Big Data solutions for SQL Server

Big Data is large amount of the data which is difficult or impossible for traditional relational database. Big data, the term has seen increasing use since the past few years. In this field, we review the various ways that big data is described and how Hadoop which is developed as a technology, is commonly used to process big data. In addition, we introduce Microsoft HDInsight, an implementation of Hadoop available as a Windows Azure service. Then we explore Microsoft PolyBase, an on-premises solution that integrates relational data stored in MICROSOFT SQL SERVER Parallel Data Warehouse (PDW) with non-relational data stored in a Hadoop Distributed File System (HDFS).

Describing Big Data

The point at which data becomes big data is still the subject of much debate among data-management professionals. One approach of describing big data is known as the 3Vs: volume, velocity, and variety. This model, introduced by Gartner analyst Doug Laney in 2001, has been extended with a fourth V, variability. However, disagreement continues, with some people considering the fourth V to be veracity.

Although it seems reasonable to associate volume with big data, how is a large volume different from the very large databases (VLDBs) and extreme workloads that some industries routinely manage? Examples of data sources that fall into this category include airline reservation systems, point of sale terminals, financial trading, and cellular-phone networks. As machine-generated data outpaces human-generated data, the volume of data available for analysis is proliferating rapidly. Many techniques, as well as software and hardware solutions such as PDW, exist to address high volumes of data. Therefore, many people argue that some other characteristic must distinguish big data from other classes of data that are routinely managed.

Some people suggest that this additional characteristic is velocity or the speed at which the data is generated. As an example, consider the data generated by the Large Hadron Collider experiments, which is produced at a rate of 1 gigabyte (GB) per second. This data must be subsequently processed and filtered to provide 30 petabytes (PB) of data to physicists around the world. Most organizations are not generating data at this volume or pace, but data sources such as manufacturing sensors, scientific instruments, and web-application servers are nonetheless generating data so fast that complex event-processing applications are required to handle high-volume and high-speed throughputs. Microsoft StreamInsight is a platform that supports this type of data management and analysis.

Data does not necessarily require volume and velocity to be categorized as big. Instead, a high volume of data with a lot of variety can constitute big data. Variety refers to the different ways that data might be stored: structured, semistructured, or unstructured. On the one hand, data-warehousing techniques exist to integrate structured data (often in relational form) with semistructured data (such as XML documents). On the other hand, unstructured data is more challenging, if not impossible, to analyze by using traditional methods. This type of data includes documents in PDF or Word format, images, and audio or video files, to name a few examples. Not only the unstructured data problematic for analytical solutions, but it is also growing more quickly than file systems on a single server that it can usually accommodate.
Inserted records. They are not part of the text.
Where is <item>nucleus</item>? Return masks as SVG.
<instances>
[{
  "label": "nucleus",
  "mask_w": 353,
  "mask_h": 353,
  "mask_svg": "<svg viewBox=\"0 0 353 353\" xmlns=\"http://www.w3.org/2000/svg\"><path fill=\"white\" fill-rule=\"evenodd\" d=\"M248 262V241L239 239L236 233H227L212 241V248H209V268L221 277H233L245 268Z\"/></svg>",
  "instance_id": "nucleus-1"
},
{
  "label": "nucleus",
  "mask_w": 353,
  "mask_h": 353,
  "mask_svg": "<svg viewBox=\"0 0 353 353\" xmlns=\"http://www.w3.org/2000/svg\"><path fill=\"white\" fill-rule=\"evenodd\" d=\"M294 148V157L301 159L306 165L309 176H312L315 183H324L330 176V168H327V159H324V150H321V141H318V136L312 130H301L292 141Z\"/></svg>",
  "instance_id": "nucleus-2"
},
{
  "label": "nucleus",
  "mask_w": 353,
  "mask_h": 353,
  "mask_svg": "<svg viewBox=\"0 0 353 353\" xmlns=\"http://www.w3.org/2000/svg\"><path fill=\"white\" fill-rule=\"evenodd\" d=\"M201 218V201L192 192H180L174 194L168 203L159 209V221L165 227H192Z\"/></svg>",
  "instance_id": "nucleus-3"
Big data as a branch of data management is still difficult to define with precision, given that many competing views exist and that no clear standards or methodologies have been established. Data that looks big to one organization by any of the definitions we’ve described might look small to another organization that has evolved solutions for managing specific types of data. Perhaps the best definition of big data at present is also the most general. For the purpose of this chapter, we take the position that big data describes a class of data that requires a different architectural approach than the currently available relational database systems it can effectively support, such as append-only workloads instead of updates.

3 Likes

Very good friendly introduction about BIG data. Mindmajix must look into offering “affordable value added Ignition training and project engineering support services”. Many SCADA SI’s can’t afford to recruit full time JAVA, Python, Javascript and Database experts. But most of the IT experts also do not know SCADA. You can take the initiative to bridge the gap.

Launch Ignition courses in partnership with instructors like Maximilian Schwarzmüller, Siraj Rval etc on Udemy. In fact i suggest, Mindmajix can talk to Ignition sales, buy bulk licenses and become a VAR. Your company will hit a jackpot :slight_smile:

Hint: If you look into the technical discussions, you will notice most of them are scripting and DB related. Add Python ML, React programming, mobile apps, ERP integration on top of it. That proves the opportunity.

A very huge volume of data on relational db is lying uncared in every SCADA control room. How do you think, BIG data solutions can bring value to these companies?